Hermia My good Lysander!
I swear to thee, by Cupid’s strongest bow,
By his best arrow with the golden head,
By the simplicity of Venus’ doves,
By that which knitteth souls and prospers loves,
And by that fire which burn’d the Carthage queen,
When the false Troyan under sail was seen,
By all the vows that ever men have broke,
In number more than ever women spoke,
In that same place thou hast appointed me,
To-morrow truly will I meet with thee.

Lysander Keep promise, love.
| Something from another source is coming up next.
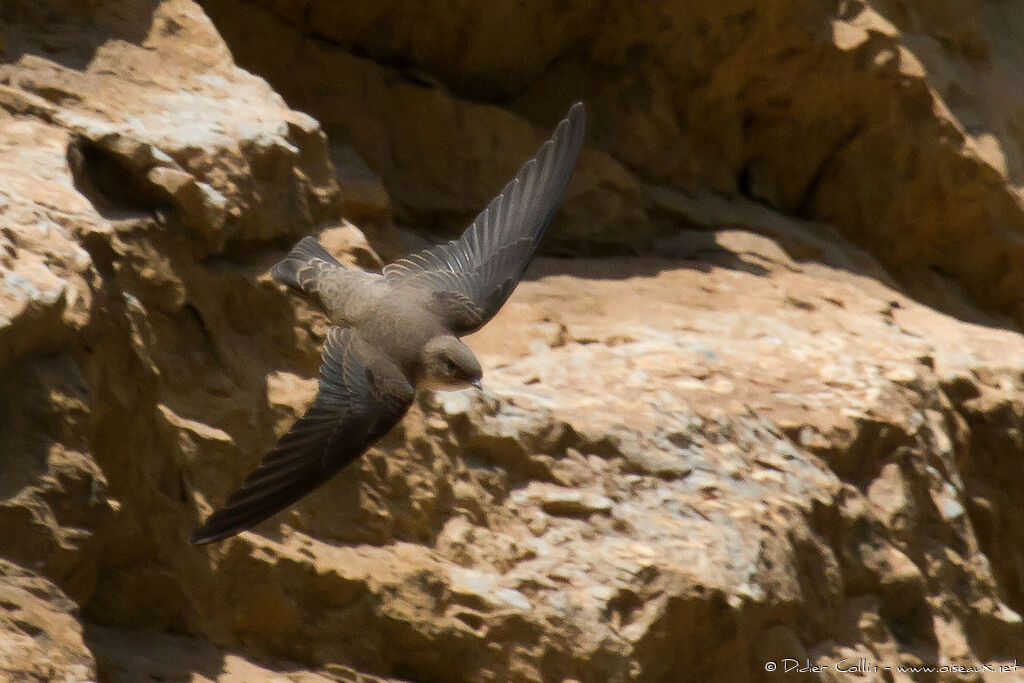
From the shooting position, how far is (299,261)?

Look, here comes Helena.

Enter Helena

Hermia God speed fair Helena! whither away?

Helena Call you me fair? that fair again unsay.
Demetrius loves your fair: O happy fair!
Your eyes are lode-stars; and your tongue’s sweet air
More tuneable than lark to shepherd’s ear,
When wheat is green, when hawthorn buds appear.
Sickness is catching: O, were favour so,
Yours would I catch, fair Hermia, ere I go;
My ear should catch your voice, my eye your eye,
My tongue should catch your tongue’s sweet melody.
Were the world mine, Demetrius being bated,
The rest I’d give to be to you translated.
O, teach me how you look, and with what art
You sway the motion of Demetrius’ heart.

Hermia I frown upon him, yet he loves me still.

Helena O that your frowns would teach my smiles such skill!
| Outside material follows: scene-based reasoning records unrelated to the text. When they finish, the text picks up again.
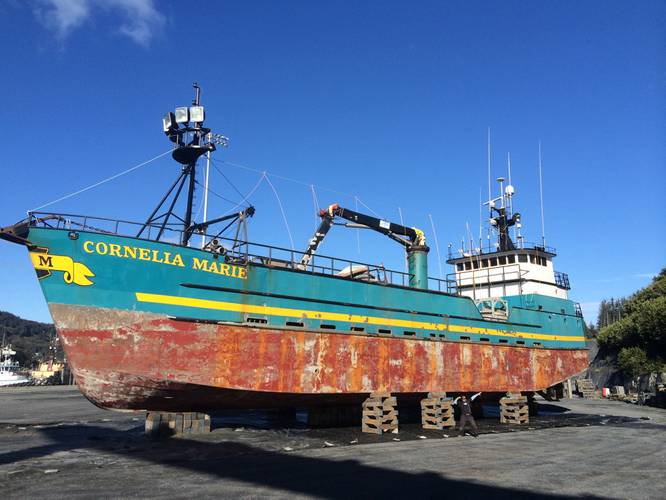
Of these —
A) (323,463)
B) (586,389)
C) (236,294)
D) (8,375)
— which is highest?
(236,294)

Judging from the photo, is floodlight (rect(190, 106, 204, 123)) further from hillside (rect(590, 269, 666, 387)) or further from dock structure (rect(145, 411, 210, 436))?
hillside (rect(590, 269, 666, 387))

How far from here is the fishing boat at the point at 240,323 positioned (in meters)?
12.9

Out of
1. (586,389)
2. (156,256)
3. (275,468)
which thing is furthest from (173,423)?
(586,389)

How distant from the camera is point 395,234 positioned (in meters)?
23.3

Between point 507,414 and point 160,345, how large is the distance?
50.9 feet

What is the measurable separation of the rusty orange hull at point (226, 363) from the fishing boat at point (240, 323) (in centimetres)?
4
Hermia I give him curses, yet he gives me love.

Helena O that my prayers could such affection move!

Hermia The more I hate, the more he follows me.

Helena The more I love, the more he hateth me.

Hermia His folly, Helena, is no fault of mine.

Helena None, but your beauty: would that fault were mine!

Hermia Take comfort: he no more shall see my face;
Lysander and myself will fly this place.
Before the time I did Lysander see,
Seem’d Athens as a paradise to me:
O, then, what graces in my love do dwell,
That he hath turn’d a heaven unto a hell!

Lysander Helen, to you our minds we will unfold:
To-morrow night, when Phoebe doth behold
Her silver visage in the watery glass,
Decking with liquid pearl the bladed grass,
A time that lovers’ flights doth still conceal,
Through Athens’ gates have we devised to steal.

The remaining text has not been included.